Kita kembali pada Hae Joon yang sudah berada di depan rumah sakit. Yeon Soo menghampiri dan bertanya apa Hae Joon menikmati makan siang setelah meninggalkan janji makan siang dengannya? Hae Joon tak menjawab dan malah meneruskan langkahnya. Yeon Seo bertanya khawatir apakah apa Hae Joon sedang tak enak badan?

“Diamlah, jangan tanya terus,” jawab Hae Joon dengan nada kesal dan terus berjalan.


“Manisnya,” sindir Yeon Soo. Tiba-tiba matanya kelilipan dan ia meminta Hae Joon untuk meniup matanya. Hae Joon pun melakukan apa yang Yeon Soo minta. 


Mi Mo berjalan menuju ke rumah sakit karena dia ingin berbaikan dengan Hae Joon. Namun Mi Mo terus menggerutu karena seharusnya Hae Joon yang mengejarnya untuk berbaikan,tapi ini malah sebaliknya. “Kau membuatku datang padamu dan kelihatan seperti yang kalah.  Bagaimana bisa..,” omel Mi Mo


Ia tiba-tiba terdiam karena melihat Hae Joon sedang meniup mata  Yeon Soo. 


Setelah meniup mata Yeon Soo, Hae Joon pun bertanya apa Yeon Soo sudah merasa baikan. Melihat Hae Joon dengan posisi sedekat itu, Yeon Soo pun teringat saat Hae Joon berkata kalau dia dulu juga tersenyum bahagia pada Yeon Soo, hanya Yeon Soo saja yang tak menyadarinya. 

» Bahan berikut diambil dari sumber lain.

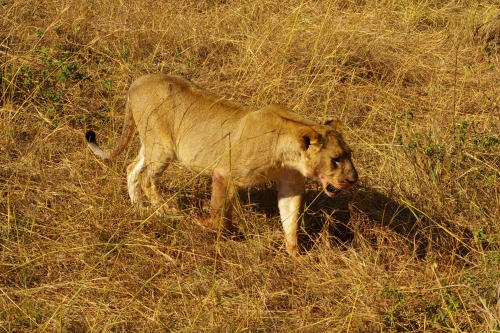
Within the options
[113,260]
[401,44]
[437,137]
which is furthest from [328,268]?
[401,44]

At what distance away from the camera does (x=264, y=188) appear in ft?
18.9

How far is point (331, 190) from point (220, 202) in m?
0.69

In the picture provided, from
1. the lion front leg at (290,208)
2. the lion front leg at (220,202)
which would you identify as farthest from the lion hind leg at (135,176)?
the lion front leg at (290,208)

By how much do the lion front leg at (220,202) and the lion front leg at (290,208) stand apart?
373mm

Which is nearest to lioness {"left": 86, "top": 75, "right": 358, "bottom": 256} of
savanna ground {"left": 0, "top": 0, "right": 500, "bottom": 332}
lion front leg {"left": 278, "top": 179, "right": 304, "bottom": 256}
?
lion front leg {"left": 278, "top": 179, "right": 304, "bottom": 256}

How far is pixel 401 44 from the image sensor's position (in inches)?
306

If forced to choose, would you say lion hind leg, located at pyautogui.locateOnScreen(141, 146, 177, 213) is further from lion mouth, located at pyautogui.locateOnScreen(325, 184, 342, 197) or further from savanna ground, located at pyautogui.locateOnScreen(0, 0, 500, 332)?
lion mouth, located at pyautogui.locateOnScreen(325, 184, 342, 197)

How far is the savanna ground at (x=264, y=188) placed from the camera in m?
4.36

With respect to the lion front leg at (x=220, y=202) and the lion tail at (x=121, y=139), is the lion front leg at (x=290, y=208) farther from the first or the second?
the lion tail at (x=121, y=139)

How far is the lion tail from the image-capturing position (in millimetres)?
5629

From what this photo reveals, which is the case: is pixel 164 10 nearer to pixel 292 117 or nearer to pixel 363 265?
pixel 292 117

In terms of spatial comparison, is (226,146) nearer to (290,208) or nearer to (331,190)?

“Apa benar aku tidak menyadarinya?" tanya Yeon Seo. "Aku ingin kau kembali. Aku ingin mendapatkanmu kembali,” ucap Yeon Soo.

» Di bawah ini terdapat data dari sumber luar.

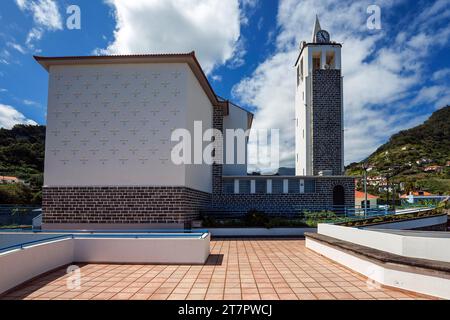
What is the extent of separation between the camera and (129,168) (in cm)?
1316

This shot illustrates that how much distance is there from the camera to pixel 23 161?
35.7 m

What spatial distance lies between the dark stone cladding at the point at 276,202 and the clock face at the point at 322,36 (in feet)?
38.6

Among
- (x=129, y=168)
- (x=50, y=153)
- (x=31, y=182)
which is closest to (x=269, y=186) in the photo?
(x=129, y=168)

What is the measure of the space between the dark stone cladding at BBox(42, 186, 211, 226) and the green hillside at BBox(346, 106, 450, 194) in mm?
46241

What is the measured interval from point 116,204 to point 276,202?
8600 millimetres

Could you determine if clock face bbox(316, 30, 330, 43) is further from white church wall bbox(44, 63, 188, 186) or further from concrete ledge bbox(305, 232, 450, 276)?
concrete ledge bbox(305, 232, 450, 276)

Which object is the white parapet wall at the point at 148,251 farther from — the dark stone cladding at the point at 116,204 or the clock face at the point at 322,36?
the clock face at the point at 322,36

Memandangi keduanya saling bertatapan, Mi Mo berkata dalam hati, "Aku lupa, ada orang berbahaya di dekatnya dan dia sangat dekat."

Komentar :

Hmmm... di episode ini Mi Mo terlihat mulai suka sama Soo Hyuk. Tapi ia juga melihat kalau pacarnya didekati lagi oleh mantan istrinya. Mana yang harus ia pilih?